Data records
★ ★ ★ ★ ★ ★ ★

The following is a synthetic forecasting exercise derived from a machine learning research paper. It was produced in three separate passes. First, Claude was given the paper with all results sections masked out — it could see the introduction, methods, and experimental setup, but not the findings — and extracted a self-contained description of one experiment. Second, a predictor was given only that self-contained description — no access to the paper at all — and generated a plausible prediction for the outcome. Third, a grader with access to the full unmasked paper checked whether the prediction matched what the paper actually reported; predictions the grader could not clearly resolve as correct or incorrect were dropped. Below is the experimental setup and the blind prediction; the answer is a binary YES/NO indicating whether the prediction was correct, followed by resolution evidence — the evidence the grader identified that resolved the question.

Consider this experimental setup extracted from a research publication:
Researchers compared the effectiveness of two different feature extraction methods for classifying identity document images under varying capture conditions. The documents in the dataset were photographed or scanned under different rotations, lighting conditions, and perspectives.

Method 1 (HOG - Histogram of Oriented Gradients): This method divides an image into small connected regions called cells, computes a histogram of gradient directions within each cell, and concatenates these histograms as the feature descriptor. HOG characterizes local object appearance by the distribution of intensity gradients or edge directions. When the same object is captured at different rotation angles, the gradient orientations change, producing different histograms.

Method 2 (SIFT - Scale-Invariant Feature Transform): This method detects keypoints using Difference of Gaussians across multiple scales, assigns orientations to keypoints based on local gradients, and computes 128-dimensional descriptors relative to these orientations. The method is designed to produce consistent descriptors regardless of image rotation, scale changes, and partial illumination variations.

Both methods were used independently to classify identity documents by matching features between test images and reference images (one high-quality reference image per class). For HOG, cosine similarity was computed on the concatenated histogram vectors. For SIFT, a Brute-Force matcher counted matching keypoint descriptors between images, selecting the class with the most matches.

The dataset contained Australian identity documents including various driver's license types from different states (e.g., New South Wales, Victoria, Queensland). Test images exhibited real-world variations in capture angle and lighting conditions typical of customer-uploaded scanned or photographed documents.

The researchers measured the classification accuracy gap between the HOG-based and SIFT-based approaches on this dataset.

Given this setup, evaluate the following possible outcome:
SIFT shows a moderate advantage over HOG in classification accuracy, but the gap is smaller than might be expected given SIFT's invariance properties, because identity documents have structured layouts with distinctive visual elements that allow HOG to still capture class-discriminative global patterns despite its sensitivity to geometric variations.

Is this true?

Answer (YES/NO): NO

★ ★ ★ ★ ★ ★ ★

◆ Goal of the exercise: Each entry shown above must be retyped word for word.

◆ Result:
The following is a synthetic forecasting exercise derived from a machine learning research paper. It was produced in three separate passes. First, Claude was given the paper with all results sections masked out — it could see the introduction, methods, and experimental setup, but not the findings — and extracted a self-contained description of one experiment. Second, a predictor was given only that self-contained description — no access to the paper at all — and generated a plausible prediction for the outcome. Third, a grader with access to the full unmasked paper checked whether the prediction matched what the paper actually reported; predictions the grader could not clearly resolve as correct or incorrect were dropped. Below is the experimental setup and the blind prediction; the answer is a binary YES/NO indicating whether the prediction was correct, followed by resolution evidence — the evidence the grader identified that resolved the question.

Consider this experimental setup extracted from a research publication:
Researchers compared the effectiveness of two different feature extraction methods for classifying identity document images under varying capture conditions. The documents in the dataset were photographed or scanned under different rotations, lighting conditions, and perspectives.

Method 1 (HOG - Histogram of Oriented Gradients): This method divides an image into small connected regions called cells, computes a histogram of gradient directions within each cell, and concatenates these histograms as the feature descriptor. HOG characterizes local object appearance by the distribution of intensity gradients or edge directions. When the same object is captured at different rotation angles, the gradient orientations change, producing different histograms.

Method 2 (SIFT - Scale-Invariant Feature Transform): This method detects keypoints using Difference of Gaussians across multiple scales, assigns orientations to keypoints based on local gradients, and computes 128-dimensional descriptors relative to these orientations. The method is designed to produce consistent descriptors regardless of image rotation, scale changes, and partial illumination variations.

Both methods were used independently to classify identity documents by matching features between test images and reference images (one high-quality reference image per class). For HOG, cosine similarity was computed on the concatenated histogram vectors. For SIFT, a Brute-Force matcher counted matching keypoint descriptors between images, selecting the class with the most matches.

The dataset contained Australian identity documents including various driver's license types from different states (e.g., New South Wales, Victoria, Queensland). Test images exhibited real-world variations in capture angle and lighting conditions typical of customer-uploaded scanned or photographed documents.

The researchers measured the classification accuracy gap between the HOG-based and SIFT-based approaches on this dataset.

Given this setup, evaluate the following possible outcome:
SIFT shows a moderate advantage over HOG in classification accuracy, but the gap is smaller than might be expected given SIFT's invariance properties, because identity documents have structured layouts with distinctive visual elements that allow HOG to still capture class-discriminative global patterns despite its sensitivity to geometric variations.

Is this true?

Answer (YES/NO): NO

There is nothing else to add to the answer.